Prompt
In the material below, the lines between the one holding "handmade jewelry made" and the one holding "young player counting", inclusive, are to be set down word for word. Pictures stay out.

Task data
▽
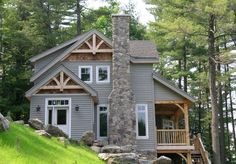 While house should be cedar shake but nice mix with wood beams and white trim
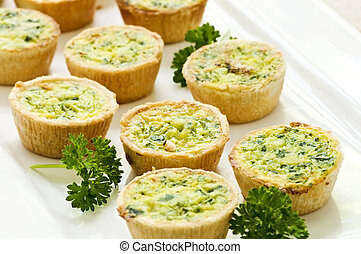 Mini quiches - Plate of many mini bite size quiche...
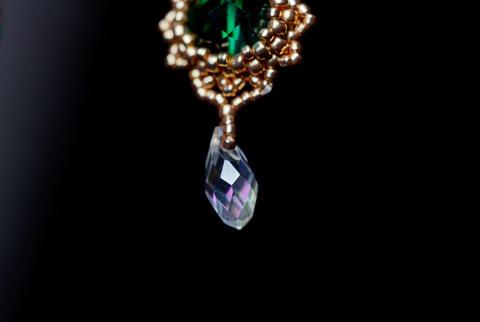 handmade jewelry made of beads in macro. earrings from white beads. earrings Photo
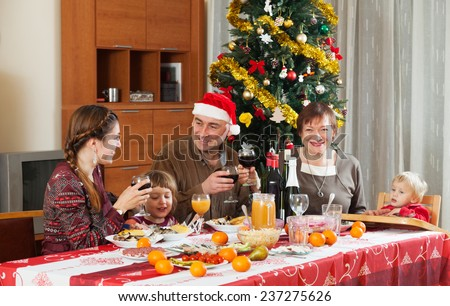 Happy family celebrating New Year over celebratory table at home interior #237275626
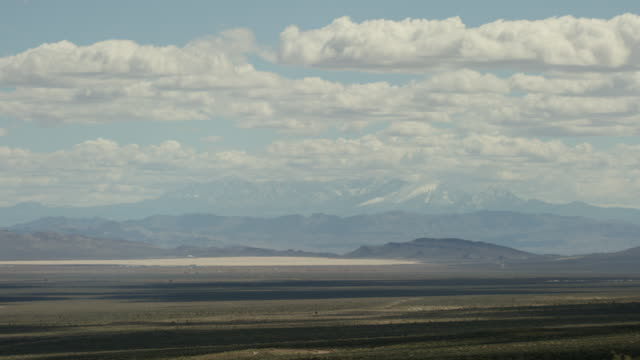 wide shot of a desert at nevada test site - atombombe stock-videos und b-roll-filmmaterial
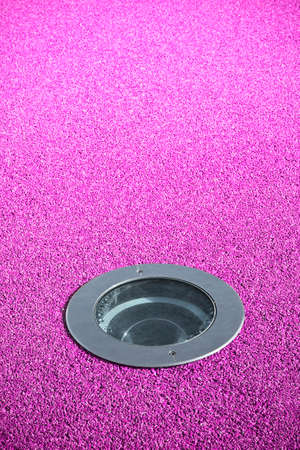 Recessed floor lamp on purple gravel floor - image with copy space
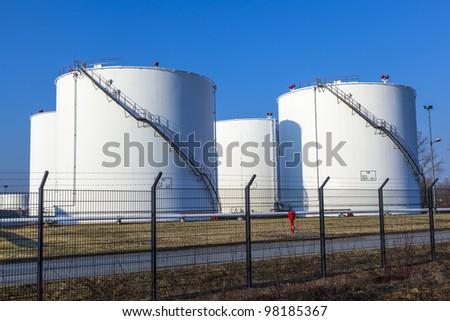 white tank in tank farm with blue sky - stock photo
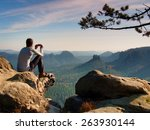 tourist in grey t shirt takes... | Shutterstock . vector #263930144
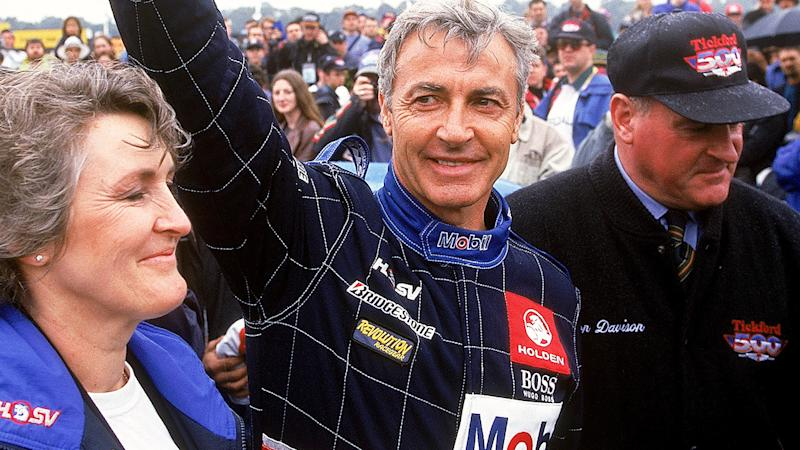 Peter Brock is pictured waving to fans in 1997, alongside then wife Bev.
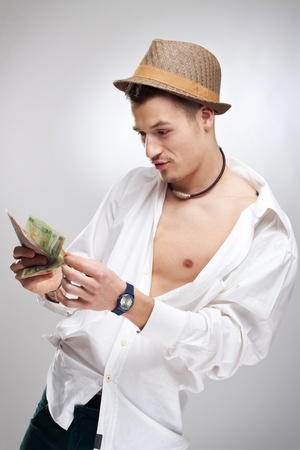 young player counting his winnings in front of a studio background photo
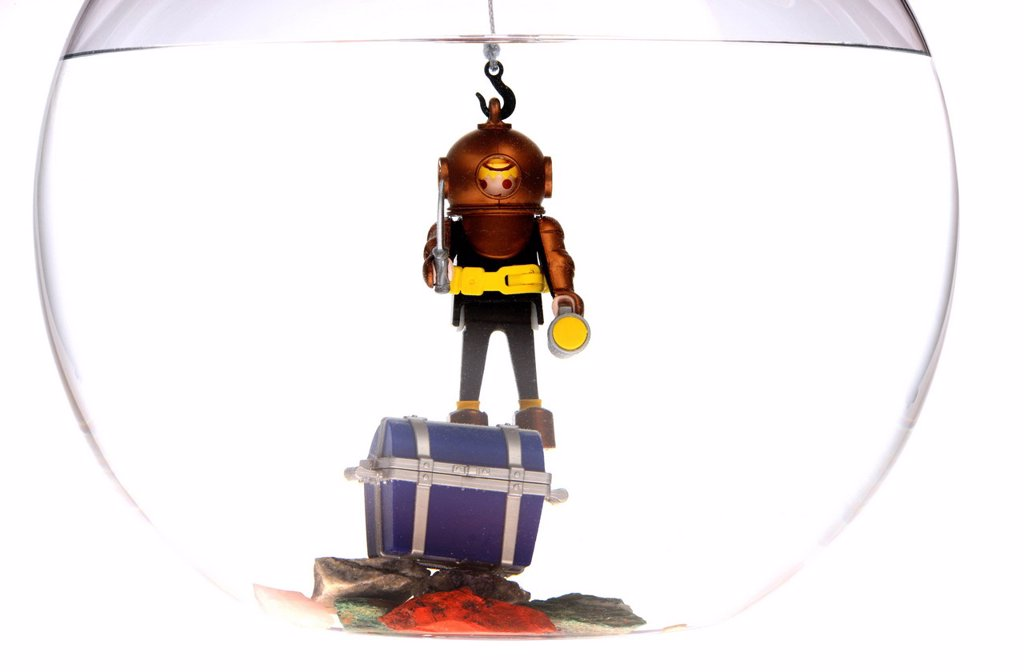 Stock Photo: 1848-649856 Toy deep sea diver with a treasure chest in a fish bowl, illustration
△
Answer to this exercise
 handmade jewelry made of beads in macro. earrings from white beads. earrings Photo
 Happy family celebrating New Year over celebratory table at home interior #237275626
 wide shot of a desert at nevada test site - atombombe stock-videos und b-roll-filmmaterial
 Recessed floor lamp on purple gravel floor - image with copy space
 white tank in tank farm with blue sky - stock photo
 tourist in grey t shirt takes... | Shutterstock . vector #263930144
 Peter Brock is pictured waving to fans in 1997, alongside then wife Bev.
 young player counting his winnings in front of a studio background photo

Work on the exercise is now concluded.